= PROBLEMS TO SOLVE =
- a) Answer these questions about the Best Week Ever reviews:
(i) What content score does the site receive?
(ii) Which magazine does one reviewer liken the blog to?
(iii) What kind of sites do many readers appear to have grown weary of?
- b) Pick up the Best Week Ever review page after its final reader comment and keep writing it.

---------- TEXT UNDER STUDY ----------

Best Week Ever
After compiling this week’s reviews, it is a good bet most of our reviewers would have had a higher opinion of Best Week Ever earlier last year. It appears many of you have grown weary of the celebrity snark sites.
CONTENT – 6.1
“I am sure this appeals to some, but I am very weary of celebrity pop culture Web sites. There is so much to look at here I don't know where to start. If I had just happened upon this site on my own I would have kept right on going.”
“Loved all the links to lots of cools stuff that I wasn't aware of.”
“Not exactly my thing. I hear more about Britney, Paris, Lindsey and the like more than I care to as it is, so I probably wouldn't visit this blog regularly, but people who are interested in that sort of thing would probably really like this blog. It's kinda like People magazine in blog form.”

---------- DATA RECORDS ----------

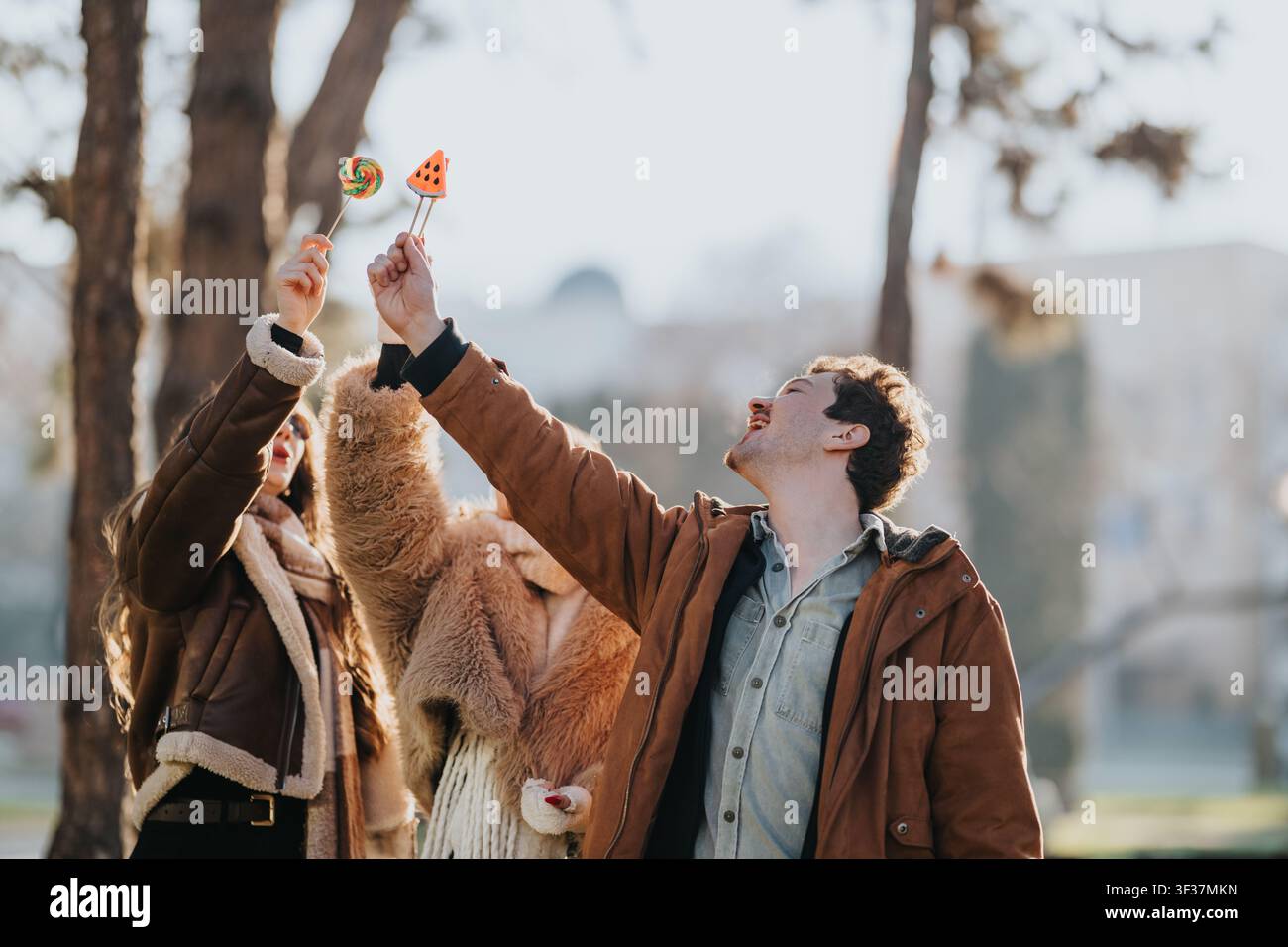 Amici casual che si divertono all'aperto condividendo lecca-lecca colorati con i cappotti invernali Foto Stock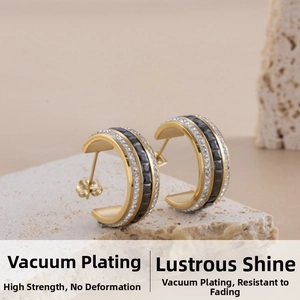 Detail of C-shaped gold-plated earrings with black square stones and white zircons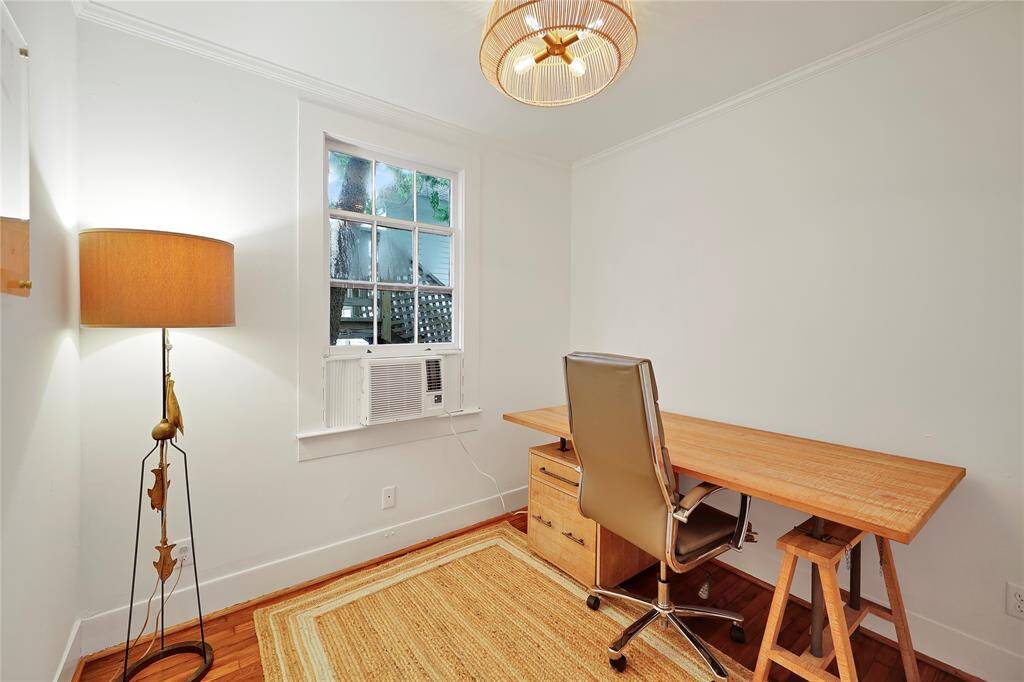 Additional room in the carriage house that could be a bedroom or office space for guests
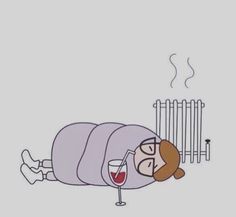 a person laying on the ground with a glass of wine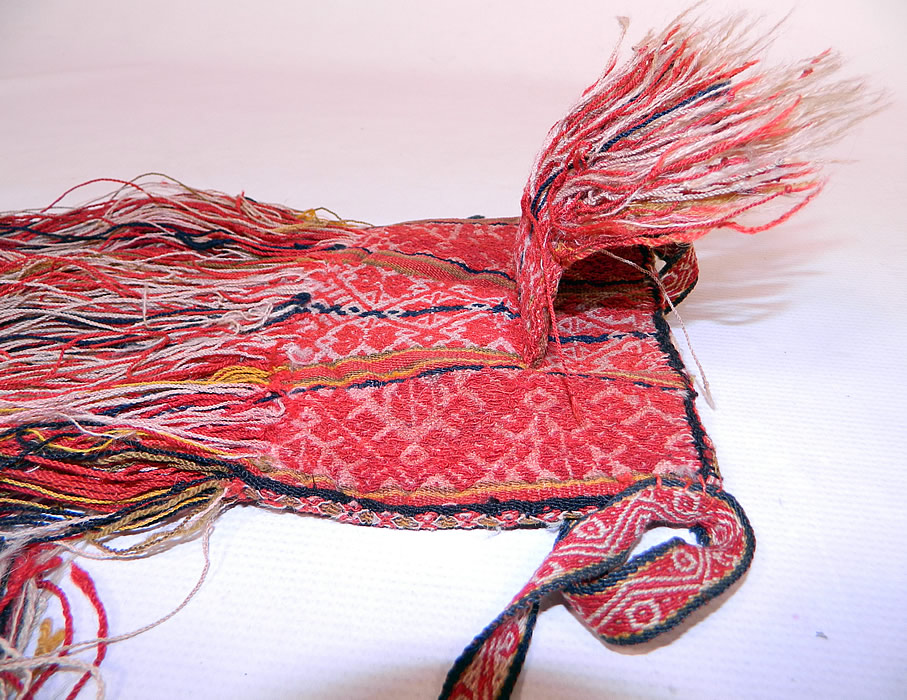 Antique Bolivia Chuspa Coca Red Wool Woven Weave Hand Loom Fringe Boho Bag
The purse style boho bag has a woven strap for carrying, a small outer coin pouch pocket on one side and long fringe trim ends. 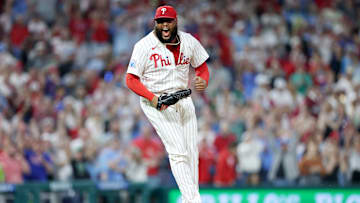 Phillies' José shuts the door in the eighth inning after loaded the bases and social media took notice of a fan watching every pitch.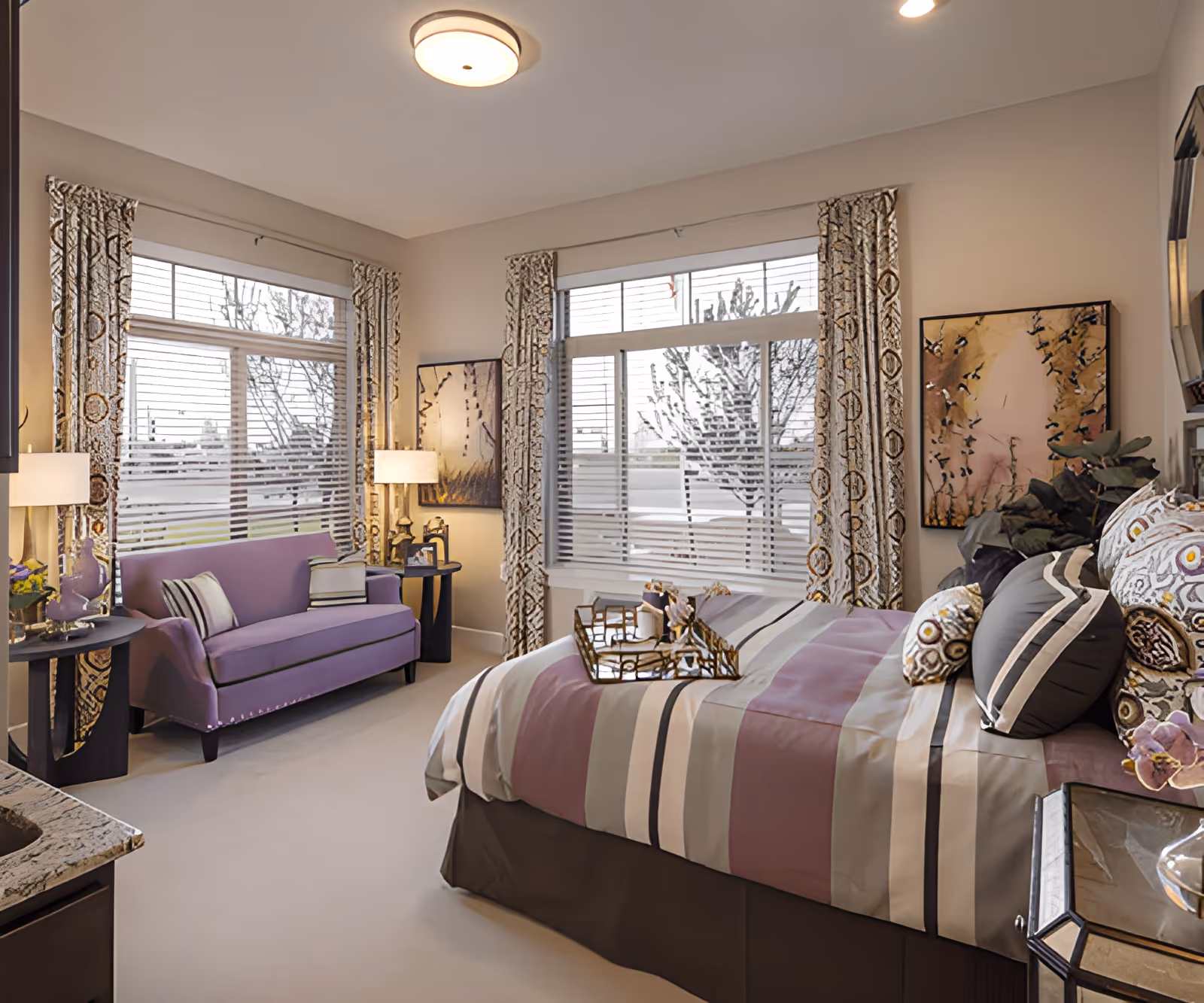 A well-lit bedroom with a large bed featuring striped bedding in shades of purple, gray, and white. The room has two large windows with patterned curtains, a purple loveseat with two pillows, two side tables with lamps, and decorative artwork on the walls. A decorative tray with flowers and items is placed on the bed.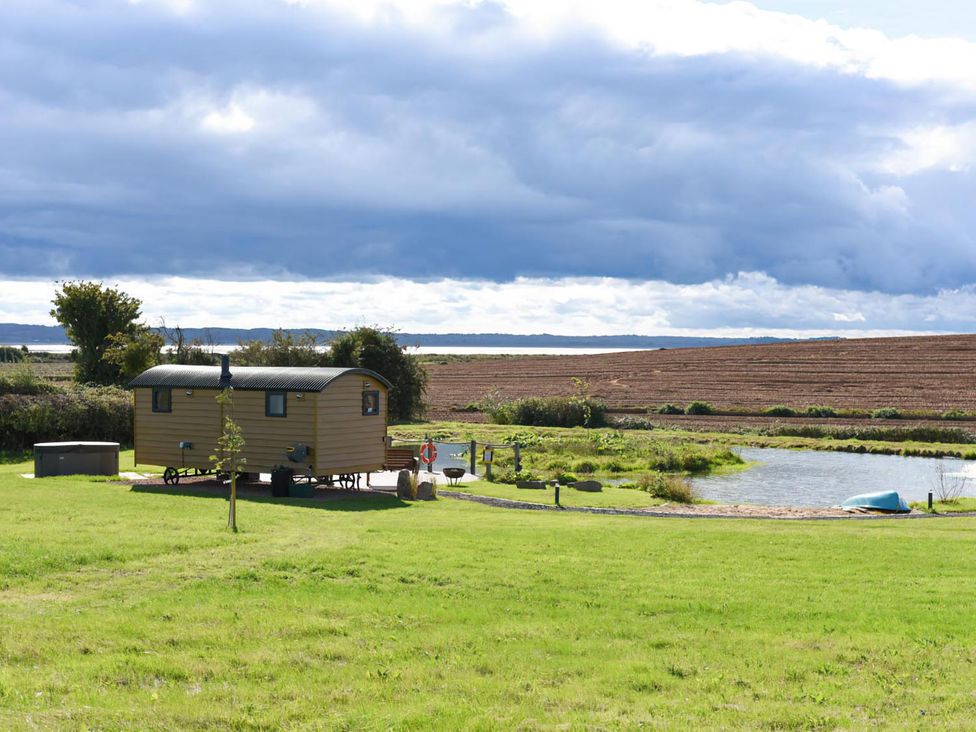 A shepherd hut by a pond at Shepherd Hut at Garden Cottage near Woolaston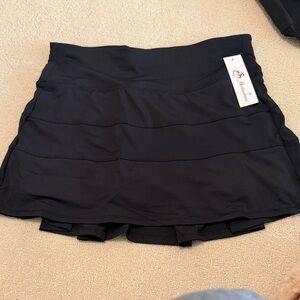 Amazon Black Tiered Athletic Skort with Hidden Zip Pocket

----------

= RESPONSES TO THE TASKS =
- a)
(i) 6.1
(ii) People magazine
(iii) Celebrity snark sites

- b)
“Painfully forced humor coupled with television goodness and a whole assload of YouTube movies which can be seen on YouTube. Why sort through 4,345 ads to see them when you can simply go there, without the eyesore?”
“This is what happens when bloggers sellout and get paid for ‘writing.’ I loved Michelle Collins’ blog [You Can’t Make It Up] but she rarely posts anymore. I assume she and the other contributors post for pennies here instead. Too bad.”
“If you like this stuff, it’s better to subscribe through Bloglines so you can avoid the ads and horrible design.”
“Regular, timely posts, I will immediately commence peppering conversations with the word, ‘robo-vagines.’ And I have promptly passed around the ‘Box in a Box’ YouTube a bit.
“It's just regurgitated crap from other blogs with idiotic comments. Nothing about this blog is funny.”
“They hit more often than miss.”
DESIGN – 4.1
“It's easy to read, but nothing spectacular. And the sidebar is a bit overwhelming. Do people really click on tag clouds and categories? I never do. They always seem like such a waste of space and they make the sidebar look so crammed. And of course, there's a shitload of ads. Ugh.”
“Too cluttered, too much to see. My eyes, my eyes! This is freaking my ADD out!”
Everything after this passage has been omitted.